• **STATED EXERCISE**: Rewrite the part of the entries that opens with the line containing "What distance exists" and closes with the line containing "31.3 inches", swapping "separation" for "gap" and changing nothing else. Give only those lines.

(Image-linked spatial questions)
○ ○ ○ ○ ○ ○ ○
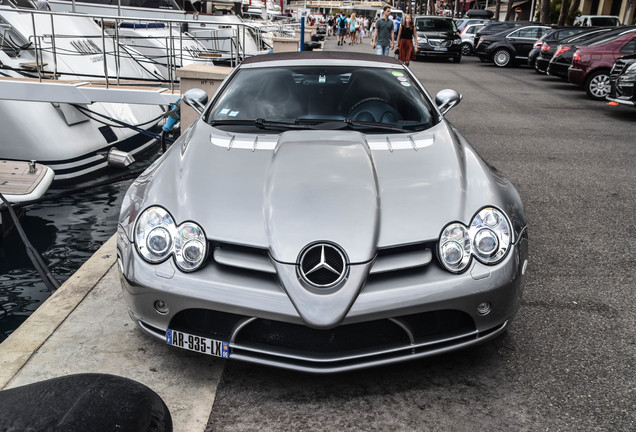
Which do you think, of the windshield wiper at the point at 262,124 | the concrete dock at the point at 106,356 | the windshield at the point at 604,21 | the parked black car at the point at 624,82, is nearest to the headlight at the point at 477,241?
the concrete dock at the point at 106,356

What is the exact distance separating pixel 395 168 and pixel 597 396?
1471 millimetres

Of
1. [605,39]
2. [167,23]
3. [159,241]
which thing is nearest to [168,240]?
[159,241]

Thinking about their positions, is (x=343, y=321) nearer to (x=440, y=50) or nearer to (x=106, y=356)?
(x=106, y=356)

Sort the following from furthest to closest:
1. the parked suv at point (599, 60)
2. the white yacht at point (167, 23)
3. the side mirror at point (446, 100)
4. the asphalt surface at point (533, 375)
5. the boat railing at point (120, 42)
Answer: the parked suv at point (599, 60), the white yacht at point (167, 23), the boat railing at point (120, 42), the side mirror at point (446, 100), the asphalt surface at point (533, 375)

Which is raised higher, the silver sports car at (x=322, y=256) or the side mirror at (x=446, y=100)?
the side mirror at (x=446, y=100)

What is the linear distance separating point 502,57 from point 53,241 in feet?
69.0

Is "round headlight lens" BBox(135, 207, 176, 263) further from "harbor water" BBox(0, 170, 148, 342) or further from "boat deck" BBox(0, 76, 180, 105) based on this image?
"boat deck" BBox(0, 76, 180, 105)

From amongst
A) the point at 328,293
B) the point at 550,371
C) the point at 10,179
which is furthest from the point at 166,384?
the point at 10,179

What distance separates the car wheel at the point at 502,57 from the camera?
24.5 meters

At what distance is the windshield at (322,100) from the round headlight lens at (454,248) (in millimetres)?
1191

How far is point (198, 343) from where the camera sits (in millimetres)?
2965

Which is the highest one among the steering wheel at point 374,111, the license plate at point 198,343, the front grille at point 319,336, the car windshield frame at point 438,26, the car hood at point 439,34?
the steering wheel at point 374,111

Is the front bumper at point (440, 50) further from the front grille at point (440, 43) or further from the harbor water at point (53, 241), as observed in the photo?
the harbor water at point (53, 241)

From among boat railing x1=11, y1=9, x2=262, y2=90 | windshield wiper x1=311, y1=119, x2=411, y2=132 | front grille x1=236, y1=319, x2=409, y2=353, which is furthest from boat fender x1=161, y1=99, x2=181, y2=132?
front grille x1=236, y1=319, x2=409, y2=353
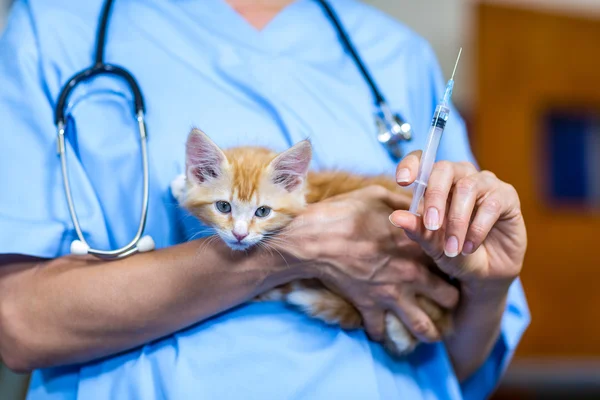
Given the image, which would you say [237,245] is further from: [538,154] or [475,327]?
[538,154]

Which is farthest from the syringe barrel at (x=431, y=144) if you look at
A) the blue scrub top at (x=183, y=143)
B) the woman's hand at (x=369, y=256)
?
the blue scrub top at (x=183, y=143)

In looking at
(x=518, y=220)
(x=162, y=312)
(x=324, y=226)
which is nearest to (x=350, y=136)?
(x=324, y=226)

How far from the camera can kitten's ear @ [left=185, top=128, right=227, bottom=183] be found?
79 cm

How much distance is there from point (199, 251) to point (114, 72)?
12.7 inches

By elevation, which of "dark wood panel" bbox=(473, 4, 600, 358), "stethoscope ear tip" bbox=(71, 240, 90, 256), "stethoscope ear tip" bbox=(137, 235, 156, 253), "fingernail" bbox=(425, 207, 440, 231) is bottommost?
"dark wood panel" bbox=(473, 4, 600, 358)

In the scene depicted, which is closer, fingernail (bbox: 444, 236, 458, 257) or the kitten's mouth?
fingernail (bbox: 444, 236, 458, 257)

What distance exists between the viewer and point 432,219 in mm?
673

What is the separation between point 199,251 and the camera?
31.3 inches

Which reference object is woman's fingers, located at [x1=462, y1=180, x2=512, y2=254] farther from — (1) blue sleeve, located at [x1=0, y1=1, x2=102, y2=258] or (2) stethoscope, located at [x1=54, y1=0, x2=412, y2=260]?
(1) blue sleeve, located at [x1=0, y1=1, x2=102, y2=258]

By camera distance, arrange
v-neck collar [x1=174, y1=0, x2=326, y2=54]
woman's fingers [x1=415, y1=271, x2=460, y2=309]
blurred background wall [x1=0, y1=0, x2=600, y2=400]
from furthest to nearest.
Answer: blurred background wall [x1=0, y1=0, x2=600, y2=400] < v-neck collar [x1=174, y1=0, x2=326, y2=54] < woman's fingers [x1=415, y1=271, x2=460, y2=309]

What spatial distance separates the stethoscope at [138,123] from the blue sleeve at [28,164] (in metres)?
0.03

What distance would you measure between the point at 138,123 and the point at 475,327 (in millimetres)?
642

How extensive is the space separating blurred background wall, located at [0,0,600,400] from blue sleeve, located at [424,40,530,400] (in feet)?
5.96

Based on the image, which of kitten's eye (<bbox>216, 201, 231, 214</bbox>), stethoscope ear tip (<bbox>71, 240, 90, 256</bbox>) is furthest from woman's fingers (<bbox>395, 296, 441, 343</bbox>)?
stethoscope ear tip (<bbox>71, 240, 90, 256</bbox>)
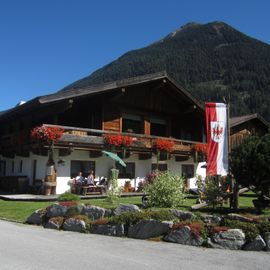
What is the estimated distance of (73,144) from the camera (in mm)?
22953

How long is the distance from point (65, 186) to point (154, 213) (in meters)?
12.7

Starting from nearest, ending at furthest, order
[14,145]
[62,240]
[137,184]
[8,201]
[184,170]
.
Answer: [62,240] < [8,201] < [14,145] < [137,184] < [184,170]

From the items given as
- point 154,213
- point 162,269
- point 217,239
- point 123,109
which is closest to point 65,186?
point 123,109

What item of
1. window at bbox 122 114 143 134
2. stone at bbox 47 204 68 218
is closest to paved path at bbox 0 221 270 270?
stone at bbox 47 204 68 218

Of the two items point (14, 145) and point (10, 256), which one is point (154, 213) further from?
point (14, 145)

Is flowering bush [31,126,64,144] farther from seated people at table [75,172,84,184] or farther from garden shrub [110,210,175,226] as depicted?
garden shrub [110,210,175,226]

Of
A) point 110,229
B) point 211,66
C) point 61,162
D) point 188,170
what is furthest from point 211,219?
point 211,66

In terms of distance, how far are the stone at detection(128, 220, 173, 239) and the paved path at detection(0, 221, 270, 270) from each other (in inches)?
13.8

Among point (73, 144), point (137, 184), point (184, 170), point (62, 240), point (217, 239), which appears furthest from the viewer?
point (184, 170)

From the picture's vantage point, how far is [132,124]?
2908 centimetres

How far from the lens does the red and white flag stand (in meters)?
14.1

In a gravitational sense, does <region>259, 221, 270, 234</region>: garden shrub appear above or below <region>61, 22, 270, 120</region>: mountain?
below

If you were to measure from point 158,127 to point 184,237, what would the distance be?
20.6 metres

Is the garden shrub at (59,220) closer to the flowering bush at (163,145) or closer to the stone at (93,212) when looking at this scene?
the stone at (93,212)
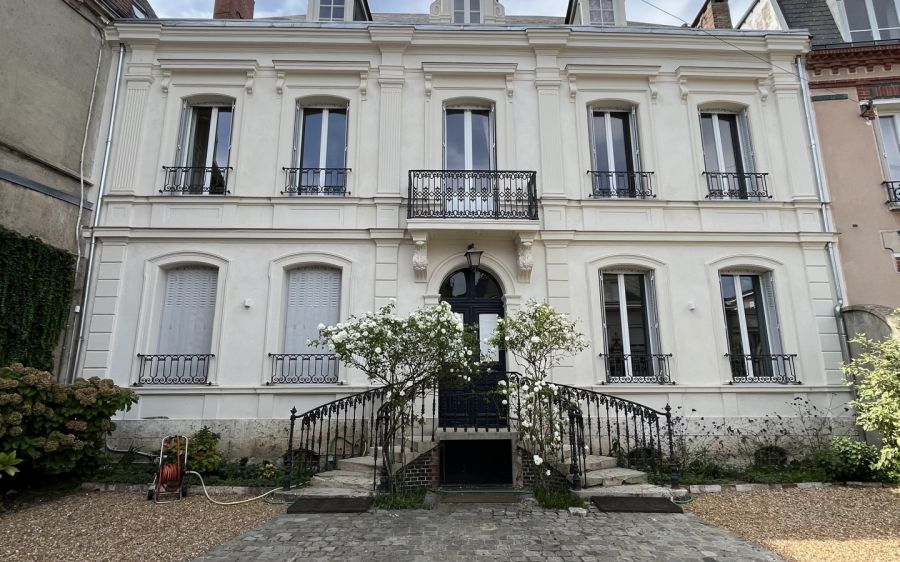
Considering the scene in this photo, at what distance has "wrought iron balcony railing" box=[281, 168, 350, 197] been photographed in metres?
8.96

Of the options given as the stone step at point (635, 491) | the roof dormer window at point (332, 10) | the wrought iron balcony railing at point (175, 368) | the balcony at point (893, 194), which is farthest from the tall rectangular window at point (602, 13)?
the wrought iron balcony railing at point (175, 368)

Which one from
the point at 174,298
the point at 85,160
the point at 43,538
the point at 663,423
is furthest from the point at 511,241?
the point at 85,160

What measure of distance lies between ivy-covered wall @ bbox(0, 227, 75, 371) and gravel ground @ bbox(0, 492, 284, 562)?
2.53 metres

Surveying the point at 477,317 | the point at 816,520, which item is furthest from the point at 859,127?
the point at 477,317

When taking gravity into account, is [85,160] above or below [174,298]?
above

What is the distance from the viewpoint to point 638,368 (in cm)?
843

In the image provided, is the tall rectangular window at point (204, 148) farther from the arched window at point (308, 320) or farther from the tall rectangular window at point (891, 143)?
the tall rectangular window at point (891, 143)

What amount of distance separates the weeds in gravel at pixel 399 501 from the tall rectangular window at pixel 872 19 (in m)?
12.2

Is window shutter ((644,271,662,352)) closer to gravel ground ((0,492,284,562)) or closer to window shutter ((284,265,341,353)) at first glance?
window shutter ((284,265,341,353))

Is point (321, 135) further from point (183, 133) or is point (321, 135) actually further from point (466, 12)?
point (466, 12)

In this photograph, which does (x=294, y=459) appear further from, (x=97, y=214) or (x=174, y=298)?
(x=97, y=214)

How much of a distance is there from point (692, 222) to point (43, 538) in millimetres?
10199

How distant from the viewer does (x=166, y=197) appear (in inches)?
343

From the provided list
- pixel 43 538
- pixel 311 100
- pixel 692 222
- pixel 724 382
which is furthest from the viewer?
pixel 311 100
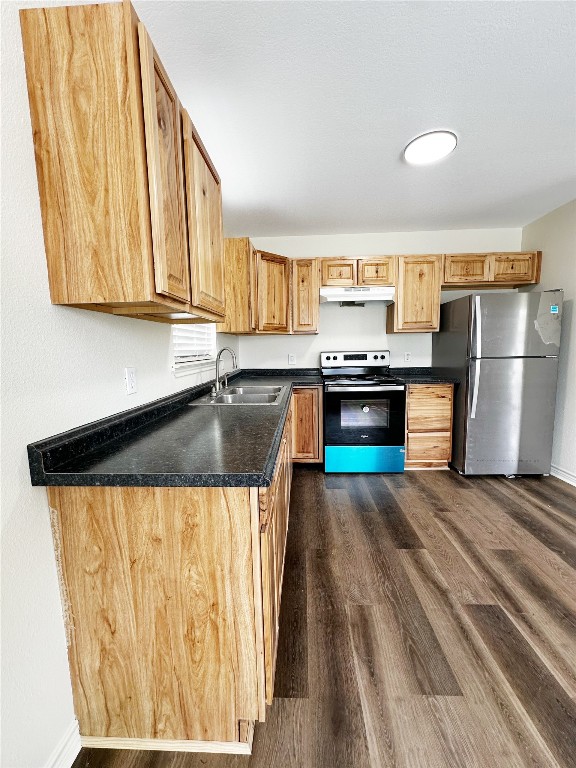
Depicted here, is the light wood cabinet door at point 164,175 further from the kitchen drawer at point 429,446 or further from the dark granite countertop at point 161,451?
the kitchen drawer at point 429,446

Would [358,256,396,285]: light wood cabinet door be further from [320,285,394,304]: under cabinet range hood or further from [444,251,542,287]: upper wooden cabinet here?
[444,251,542,287]: upper wooden cabinet

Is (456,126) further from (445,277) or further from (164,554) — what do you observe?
(164,554)

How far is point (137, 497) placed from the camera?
3.00ft

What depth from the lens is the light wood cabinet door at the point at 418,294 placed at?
327 cm

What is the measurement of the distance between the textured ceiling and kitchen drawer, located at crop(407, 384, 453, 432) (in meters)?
1.66

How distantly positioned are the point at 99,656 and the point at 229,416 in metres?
0.98

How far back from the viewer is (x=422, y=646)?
1343 millimetres

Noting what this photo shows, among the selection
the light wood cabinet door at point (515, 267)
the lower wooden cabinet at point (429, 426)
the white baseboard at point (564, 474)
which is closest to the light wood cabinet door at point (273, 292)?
the lower wooden cabinet at point (429, 426)

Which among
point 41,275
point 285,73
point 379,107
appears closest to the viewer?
point 41,275

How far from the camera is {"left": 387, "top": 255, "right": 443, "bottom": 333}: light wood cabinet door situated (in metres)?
3.27

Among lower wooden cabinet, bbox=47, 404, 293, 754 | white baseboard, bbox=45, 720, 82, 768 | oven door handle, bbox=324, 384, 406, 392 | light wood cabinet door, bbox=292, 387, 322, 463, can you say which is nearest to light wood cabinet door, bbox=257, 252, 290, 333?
light wood cabinet door, bbox=292, 387, 322, 463

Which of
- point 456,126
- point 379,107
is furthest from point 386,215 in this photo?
point 379,107

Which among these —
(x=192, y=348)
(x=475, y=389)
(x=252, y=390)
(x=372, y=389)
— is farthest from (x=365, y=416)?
(x=192, y=348)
○ ○ ○ ○ ○ ○ ○
• **RESULT OF THIS TASK**:
What distance exists between the viewer and point 432,219 in mm?
673

What is the gap between point 199,251 and the camera?
31.3 inches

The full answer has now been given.